E da quella stagione ha appreso anche una lezione: “Non mi ero comprato al fantacalcio – ricorda – il primo che mi ha comprato è stato mio cugino Antonio, mi ha pagato un fantamilione. Nelle edizioni successive mi sono acquistato, bisogna sempre credere nei propri mezzi”. Per ogni ricordo c’è una maglia da custodire in bacheca. Un concetto valido anche per il secondo esordio al San Nicola: “Sto aspettando mio figlio, la numero 4 indossata in Bari-Monza sarà sua”.
Fabio Caserta, oggi sulla panchina del Bari, è l’ultimo allenatore di una carriera che comprende anche Roberto Stellone, che l’ha lanciato tra i grandi, Beppe Iachini, Vincenzo Italiano, Vincenzo Montella e Cesare Prandelli. “Un allenatore che mi sarebbe piaciuto incrociare? Dico Antonio Conte, tutti me ne hanno parlato bene e secondo me mi avrebbe fatto fare un altro salto di qualità”.

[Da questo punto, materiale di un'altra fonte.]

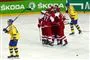 ishockeyspillere jubler på isen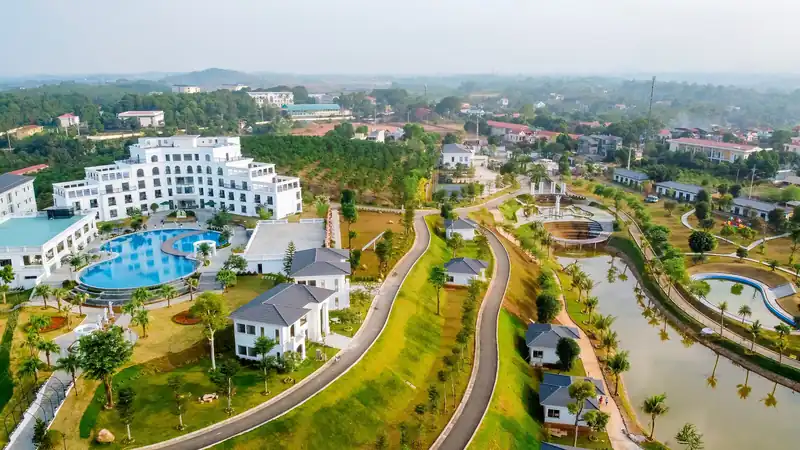 Toàn cảnh Glory Resort từ flycam: tòa nhà trắng, bể bơi, dãy biệt thự và hồ nước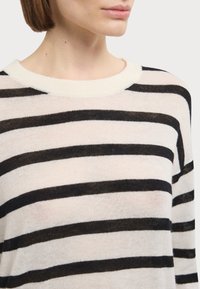 Pull en maille avec un col rond crème, présentant des rayures horizontales noires sur un tissu doux et léger. Design sans coutures.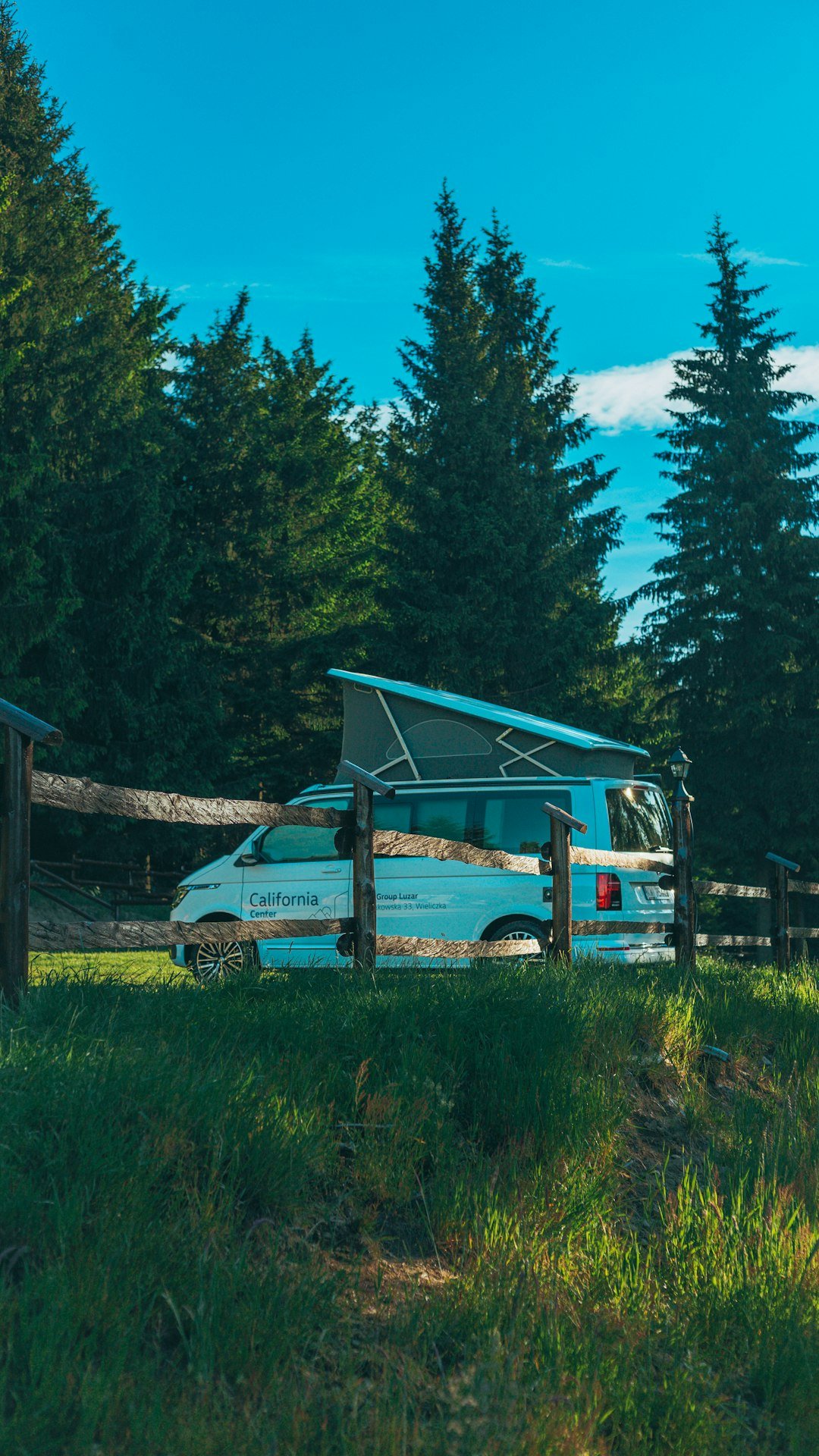 A van parked in a field next to a fence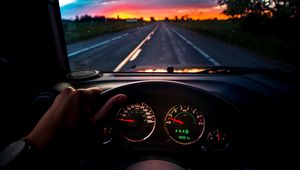 Preview wallpaper car, steering wheel, road, journey, sunset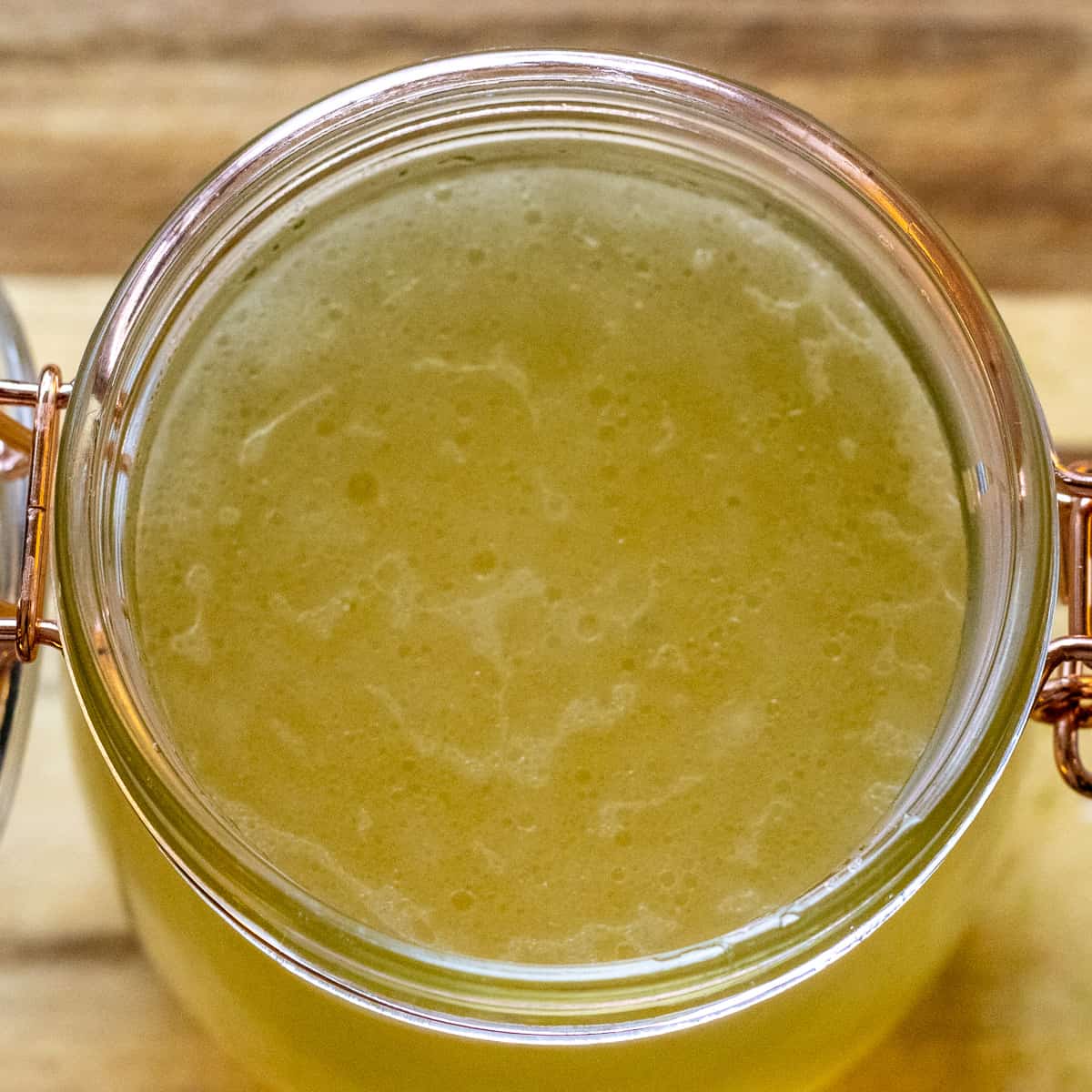 chicken stock or chicken bone broth in a glass mason jar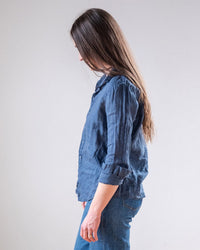 A woman with long brown hair, wearing the LLEA BLUE Dorie Top in Moonlit Ocean Linen and blue jeans, stands in profile against a plain light background.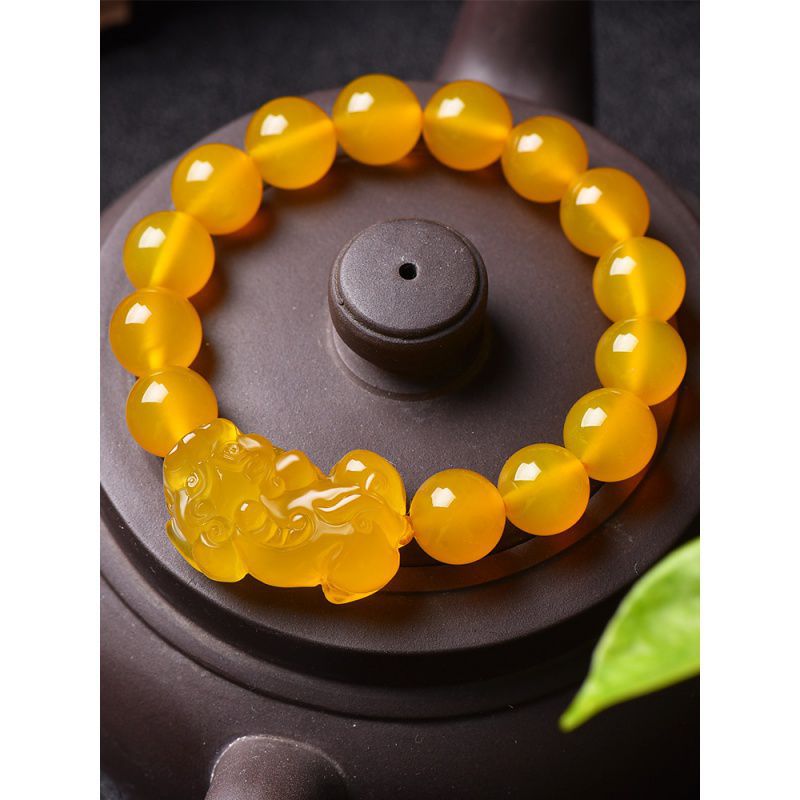 Close up of a yellow beaded bracelet with a Pixiu charm resting on a dark teapot lid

A Bari ha firmato per un anno, il tempo giusto per provare a vincere insieme una scommessa con il destino. La parola “promozione” nella chiacchierata non è mai menzionata ma è presente nell’aria, come l’odore di pioggia quando le nuvole incombono all’orizzonte. Alla finale playoff con il Cagliari del 2023 Castrovilli ha assistito dal divano con sua moglie. Ha raccontato di aver staccato la testa a un peluche al momento del gol vittoria dei sardi con Pavoletti. Così ci saluta con una promessa: “Facciamo così, in caso di salto del Bari in Serie A comprerò un peluche per tutti i miei compagni di squadra e per lo staff. Sarebbe un modo simpatico per chiudere un cerchio”.